Follow-up to Ben's PR #37892. Adds a TestInternalCredential block to
test_dashboard_auth_ws_tickets.py exercising the mint-once stability,
multi-use, unminted-rejection, empty-value, wrong-value, reset-and-remint,
and ticket-store-independence branches directly (previously only covered
indirectly via _ws_auth_ok, which left the unminted and empty-value
branches unexercised).
Also corrects the consume_internal_credential docstring: the returned
identity dict is discarded by the current _ws_auth_ok caller (which only
needs the boolean outcome), so the prior 'carry it into its session log'
wording over-promised.
The embedded-TUI PTY child attaches to two server-internal WebSockets:
/api/ws (its primary JSON-RPC gateway backend) and /api/pub (the event
sidecar). Both URLs are built server-side in web_server.py and handed to
the child via its environment.
In OAuth-gated mode (auth_required=true, every hosted Fly agent), _ws_auth_ok
unconditionally rejects the legacy ?token=<_SESSION_TOKEN> path — a leaked
session token must not grant WS access once the gate is engaged. But
_build_gateway_ws_url() still only emitted ?token=, with no gated-mode
branch (its sibling _build_sidecar_url had been given a ticket branch; the
gateway-url builder was missed). So the TUI child's /api/ws upgrade was
rejected 4401 -> 'gateway websocket connection failed' -> 'gateway startup
timeout', leaving the embedded chat unusable on every gated deployment.
A single-use 30s browser ticket is the wrong shape for this link: the child
reads its attach URL once at startup and reuses it on every reconnect, and
on a slow cold boot it may not dial within the TTL. (_build_sidecar_url's
own docstring already flagged this fragility.)
Fix: add a process-lifetime, multi-use internal credential to
dashboard_auth.ws_tickets (internal_ws_credential / consume_internal_credential),
minted once per process and NEVER injected into the SPA — it only leaves the
process via a spawned child's env, so browser-side XSS can't read it, and a
leak grants no more than a ticket already does. _ws_auth_ok accepts it via
?internal= in gated mode only. Both _build_gateway_ws_url and
_build_sidecar_url now use it, so the child can reconnect both sockets.
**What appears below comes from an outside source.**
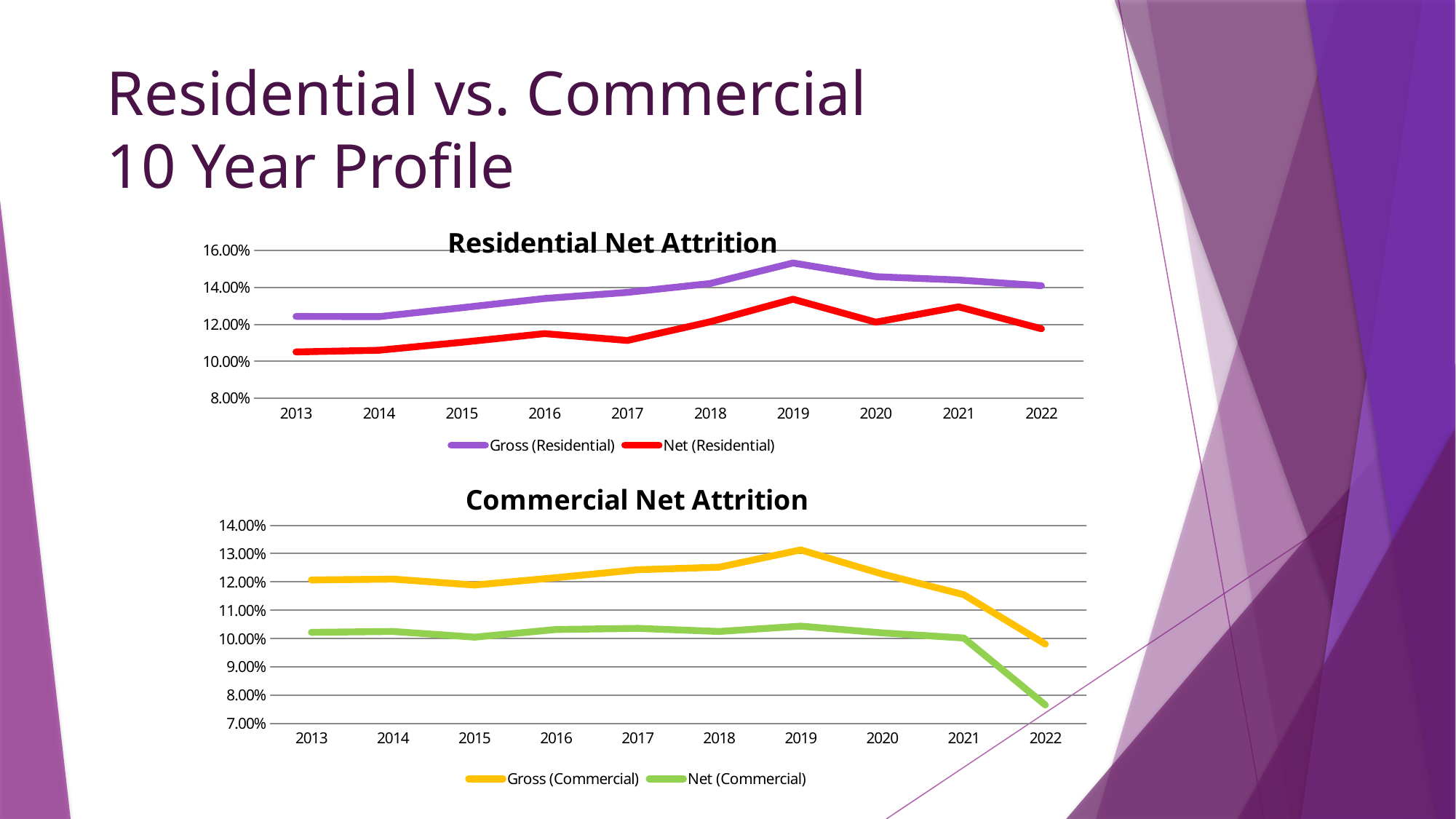
In the Commercial Net Attrition chart, in which year is Gross (Commercial) highest? 2019 In the Commercial Net Attrition chart, is the value for Net (Commercial) in 2022 greater or less than 8.00%? less How many years are plotted on the x axis of the Residential Net Attrition chart? 10 In the Commercial Net Attrition chart, which series is higher in 2022, Gross (Commercial) or Net (Commercial)? Gross (Commercial) What kind of chart is the Residential Net Attrition chart? line chart In the Commercial Net Attrition chart, in which year is Net (Commercial) lowest? 2022 In the Residential Net Attrition chart, is the value for Gross (Residential) in 2019 greater or less than 14.00%? greater In the Residential Net Attrition chart, in which year does Gross (Residential) reach its highest value? 2019 How many series does the legend of the Commercial Net Attrition chart list? 2 In the Residential Net Attrition chart, in which year does Net (Residential) reach its highest value? 2019 What colour is the Net (Residential) line in the Residential Net Attrition chart? red In the Commercial Net Attrition chart, does Net (Commercial) rise or fall from 2021 to 2022? fall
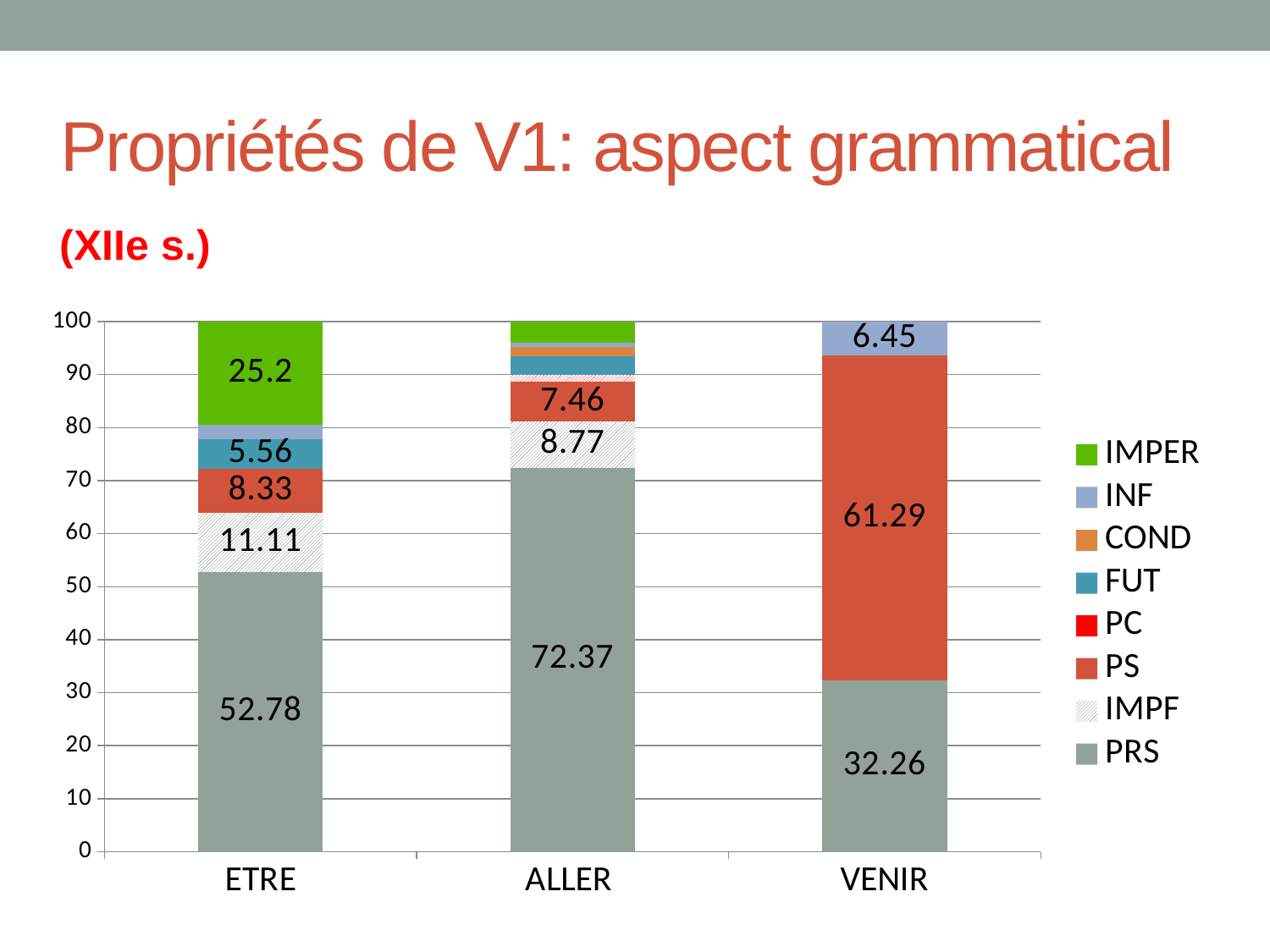
What is the INF value for VENIR? 6.45 What is the difference between the PRS values for ALLER and ETRE? 19.59 What type of chart is shown on the slide? stacked bar chart What is the PS value for VENIR? 61.29 How many series does the legend list? 8 What is the IMPF value for ETRE? 11.11 Which category has the lowest PRS value? VENIR What is the IMPER value for ETRE? 25.2 What is the PRS value for ALLER? 72.37 How many categories are shown on the x axis? 3 Which category has the highest PRS value? ALLER Is the PS value larger for VENIR or for ETRE? VENIR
Loopback / --insecure behavior is unchanged (still ?token=).
Needs review: touches _ws_auth_ok + dashboard_auth (core auth surface).
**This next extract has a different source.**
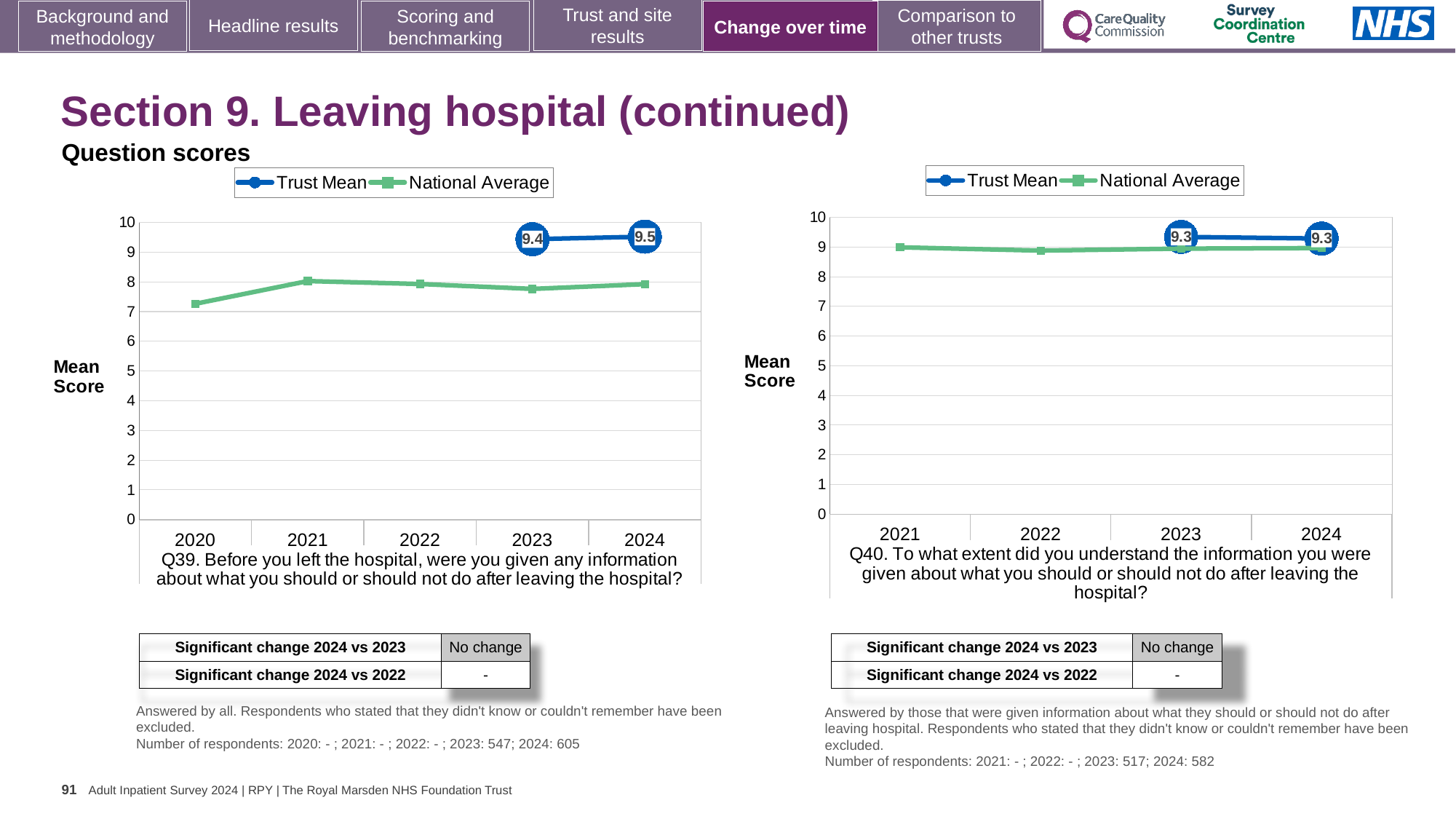
In the Q40 chart on the right, what is the Trust Mean score for 2024? 9.3 How many series does the legend of the Q39 chart on the left list? 2 In the Q39 chart on the left, what is the difference between the Trust Mean scores for 2024 and 2023? 0.1 What type of chart is the Q40 chart on the right? Line chart How many years are shown on the x axis of the Q40 chart on the right? 4 In the Q39 chart on the left, is the National Average for 2020 greater or less than 8? less In the Q40 chart on the right, which is larger in 2024, the Trust Mean or the National Average? Trust Mean In the Q40 chart on the right, what is the Trust Mean score for 2023? 9.3 In the Q39 chart on the left, is the Trust Mean for 2024 greater or less than 9? greater In the Q39 chart on the left, what is the Trust Mean score for 2023? 9.4 How many years are shown on the x axis of the Q39 chart on the left? 5 In the Q39 chart on the left, what is the Trust Mean score for 2024? 9.5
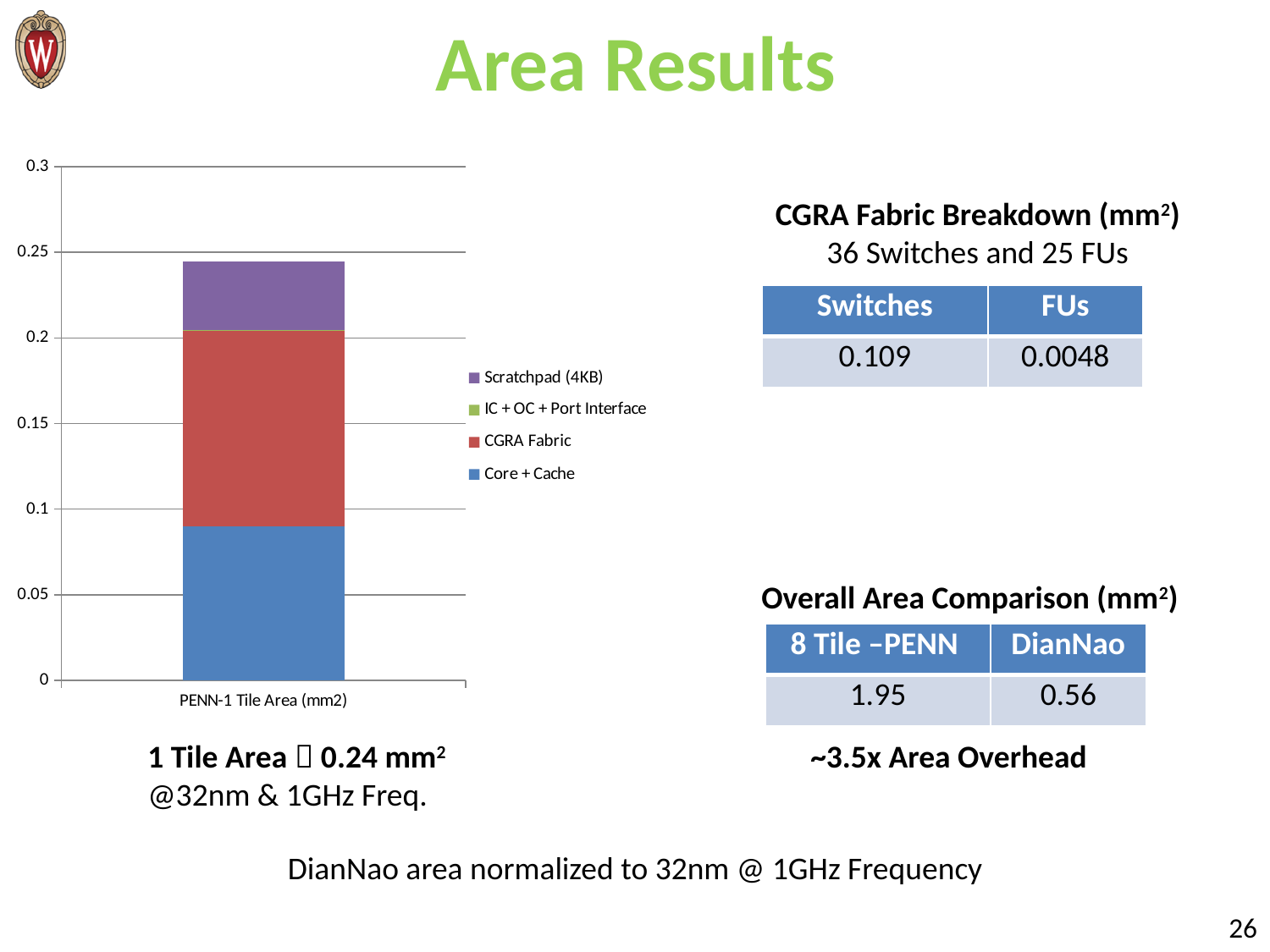
Which series is shown in red in the chart's legend? CGRA Fabric Which series contributes the largest segment to the PENN-1 Tile Area bar? CGRA Fabric Which segment is larger in the stacked bar, CGRA Fabric or Scratchpad (4KB)? CGRA Fabric Which segment is larger in the stacked bar, Core + Cache or Scratchpad (4KB)? Core + Cache Is the total height of the PENN-1 Tile Area stacked bar greater or less than 0.25? less Which series contributes the smallest segment to the PENN-1 Tile Area bar? IC + OC + Port Interface Is the value for Core + Cache greater or less than 0.1? less Is the total height of the PENN-1 Tile Area stacked bar greater or less than 0.2? greater What is the label of the category on the x axis of the chart? PENN-1 Tile Area (mm2) What kind of chart is shown on the slide? stacked bar chart How many series does the chart's legend list? 4 How many categories are plotted on the x axis of the chart? 1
Phase 5 task 5.1. Browsers cannot set Authorization on a WebSocket
upgrade, so in gated mode the SPA needs an alternative way to bind the
upgrade to its authenticated session.
hermes_cli/dashboard_auth/ws_tickets.py — in-memory single-use ticket
store with 30s TTL. Thread-safe (threading.Lock), token_urlsafe(32)
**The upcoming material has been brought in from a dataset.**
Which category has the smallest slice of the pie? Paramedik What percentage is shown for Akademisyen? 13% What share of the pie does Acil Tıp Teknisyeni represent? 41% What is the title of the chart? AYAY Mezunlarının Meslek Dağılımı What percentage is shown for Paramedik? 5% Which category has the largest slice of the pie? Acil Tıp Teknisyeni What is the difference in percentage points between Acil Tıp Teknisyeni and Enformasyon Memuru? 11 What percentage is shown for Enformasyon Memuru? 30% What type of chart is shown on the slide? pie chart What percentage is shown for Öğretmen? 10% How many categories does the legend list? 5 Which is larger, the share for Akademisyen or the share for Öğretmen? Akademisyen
values, ticket value truncated to 8 chars in error messages for log
hygiene. Module-level state with _reset_for_tests() helper.
hermes_cli/dashboard_auth/routes.py — adds POST /api/auth/ws-ticket.
Auth-required (the gate middleware already attaches Session to
request.state.session). Returns {ticket, ttl_seconds}; emits
WS_TICKET_MINTED audit event with user_id + provider + ip.
hermes_cli/dashboard_auth/audit.py — adds WS_TICKET_REJECTED enum
value for the consume-side rejection event (wired into the WS
endpoints in task 5.2).
11 new tests covering round-trip, single-use, TTL boundary, unknown
ticket rejection, secret-hygiene truncation in error messages, and
concurrent mint+consume from 20 threads.